§ Stated problem 1
Transcribe a portion of the Robert D. Sorrells biography word for word, starting at "Acting career" and ending at "Bound for Glory.".
§ Stated problem 2
Do these statements agree with the Robert D. Sorrells biography? Answer yes or no for each, quoting the words of the text that decide it.
(a) Sorrells appeared in 26 episodes of Ensign O'Toole.
(b) Sorrells left the scene of the shooting on foot.
(c) Sorrells had argued with Edward Sanchez before shooting him.
§ Stated problem 3
Answer these questions from the Robert D. Sorrells biography:
(a) What role did Sorrells play in "The Mighty Casey"?
(b) In what city was the bar where the shooting took place?
(c) What sentence was Sorrells serving when he died?

---------- Excerpted passage ----------

Robert D. Sorrells (June 29, 1930 – June 11, 2019) was an American television actor. He died in prison while serving an indeterminate life sentence for murder.

Acting career
As an actor, Sorrells is probably best known for his role as the baseball-pitching robot Casey in the Twilight Zone episode "The Mighty Casey". Additionally, he was in 26 episodes of Ensign O'Toole. He was also known for his appearances in Westerns such as Gunsmoke, Rawhide and Bonanza. He later appeared in films such as Fletch and Bound for Glory.

Murder and attempted murder convictions
On July 24, 2004, Sorrells was drinking in a bar in Simi Valley, California, when he became belligerent. Another patron, Arthur DeLong, forcibly escorted Sorrells from the bar. Sorrells went home, got his pistol, and returned to the bar, where he shot DeLong in the back at point-blank range, killing him. Sorrells then shot a bystander named Edward Sanchez, with whom he had had no previous interaction. He then fled the scene in a Volkswagen van, but was arrested a short distance away.

---------- Stored rows ----------

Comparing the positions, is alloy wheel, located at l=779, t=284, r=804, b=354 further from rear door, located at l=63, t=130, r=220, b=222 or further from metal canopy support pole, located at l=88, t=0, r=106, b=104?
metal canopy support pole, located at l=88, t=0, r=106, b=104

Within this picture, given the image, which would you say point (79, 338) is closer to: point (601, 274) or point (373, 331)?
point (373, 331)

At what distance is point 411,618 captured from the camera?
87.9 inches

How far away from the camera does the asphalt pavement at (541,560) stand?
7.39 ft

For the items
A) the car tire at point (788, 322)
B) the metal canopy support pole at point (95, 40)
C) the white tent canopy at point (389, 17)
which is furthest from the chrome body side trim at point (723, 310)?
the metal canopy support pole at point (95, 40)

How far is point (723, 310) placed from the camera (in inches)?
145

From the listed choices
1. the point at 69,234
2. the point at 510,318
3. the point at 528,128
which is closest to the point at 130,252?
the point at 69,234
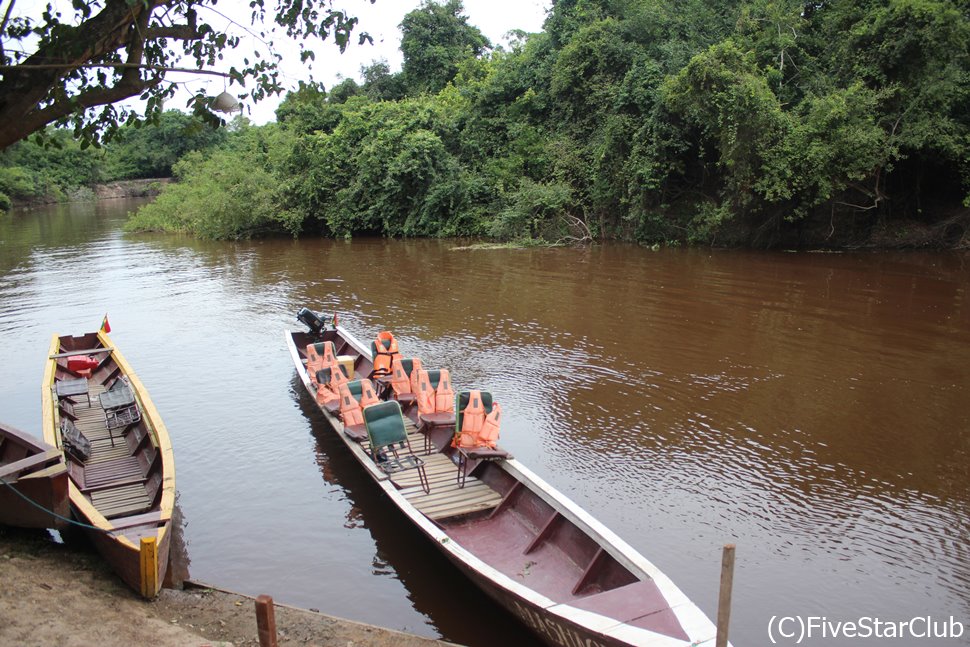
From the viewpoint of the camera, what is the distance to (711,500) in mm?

----------

§ Solution 1
Acting career
As an actor, Sorrells is probably best known for his role as the baseball-pitching robot Casey in the Twilight Zone episode "The Mighty Casey". Additionally, he was in 26 episodes of Ensign O'Toole. He was also known for his appearances in Westerns such as Gunsmoke, Rawhide and Bonanza. He later appeared in films such as Fletch and Bound for Glory.

§ Solution 2
(a) Yes: "he was in 26 episodes of Ensign O'Toole."
(b) No: "He then fled the scene in a Volkswagen van"
(c) No: "with whom he had had no previous interaction"

§ Solution 3
(a) The baseball-pitching robot Casey.
(b) Simi Valley, California.
(c) An indeterminate life sentence for murder.